Natacha Appanah, dans une vidéo, explique que la femme dont on suit la nuit dans son dernier roman paraît avoir des hallucinations qui sont en réalité des « vapeurs de son enfance » et que la pluie ininterrompue semble « lui renverser la tête, lui renverser le coeur »*. On ne sait pas quelle est la part du souvenir chez cette femme qui a perdu son mari, rempart contre le monde. Qui est cette personne sans âge et sans passé qui ne mange plus, ne se lave plus, qui se meut dans le flou? A-t-elle des bouffées délirantes? Y a-t-il vraiment un jeune homme assis face à elle, dont la présence lui fait à la fois perdre et retrouver la mémoire ?
« Quand le garçon est là, il y a un mur entre certains mots et moi, entre certains événements et moi, je tente désespérément de les atteindre mais c’est comme s’ils n’existaient plus.
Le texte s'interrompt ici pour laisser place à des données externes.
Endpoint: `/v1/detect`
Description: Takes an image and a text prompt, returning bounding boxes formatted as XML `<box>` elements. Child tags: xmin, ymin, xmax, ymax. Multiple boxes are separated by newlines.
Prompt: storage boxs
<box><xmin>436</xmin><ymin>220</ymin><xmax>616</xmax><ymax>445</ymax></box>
Quand le garçon est là, je deviens une femme qui balbutie, qui cherche, qui tâtonne, qui bégaie, ma langue est lourde, j’émets des sons tel un petit enfant, sa, se, si. »
Petit à petit, cette femme ne peut plus résister aux flots que la mort et la pluie font monter dans son esprit, elle est rattrapée par un passé qu’elle a fui jusqu’à Paris. « Je me souviens de tout, ça vient comme une envie de vomir, ça me prend aux tripes et ça va rejaillir en grumeaux noirs et gluants, dans cet endroit où j’ai connu la paix. »
Une « fille gâchée ». C’est ainsi qu’on la désignait au Sri Lanka avant le tsunami de 2004 qui a emporté corps et mémoires. D’abord une enfant cachée, enfermée, puis déclarée gâchée dans un centre pour filles qui tenait du camp concentrationnaire.
Pourtant, au début, celle qui portait alors le prénom hindou Vijraya – avant d’en être dépossédée, comme de son corps, de sa voix, comme du reste, « rien ne t’appartient » – a vécu une enfance privilégiée, une enfance de tous les possibles. Elle a grandi entre un père intellectuel athée et une mère hindouiste. Elle aimait apprendre, jouer, étudier, et suivre ses cours de danse classique indienne. Vijraya riait et chantait, légère et insouciante, inconsciente des ombres qui la menaçaient en cette fin de vingtième siècle en proie à la répression meurtrière d’un état nationaliste et aux pogroms de Tamouls.
Son insouciance prendra fin d’un coup.
« Mon père m’a appris que, chez les hindous, les nouveaux mariés tournent sept fois autour d’un feu. Me voilà tournant autour de ce bûcher sans pouvoir m’arrêter comme si j’épousais mon propre malheur, comme si je me mariais à la fin terrible de mon enfance, comme si je voulais m’attacher à la vie, à la mort, à cette barbarie. »
Une fois de plus, Natacha Appanah réussit à parler du pire en douceur. À compenser la noirceur du propos par un verbe si doux qu’il nous révèle l’un des envers du décor sans nous précipiter dans le désespoir. C’est une qualité très rare.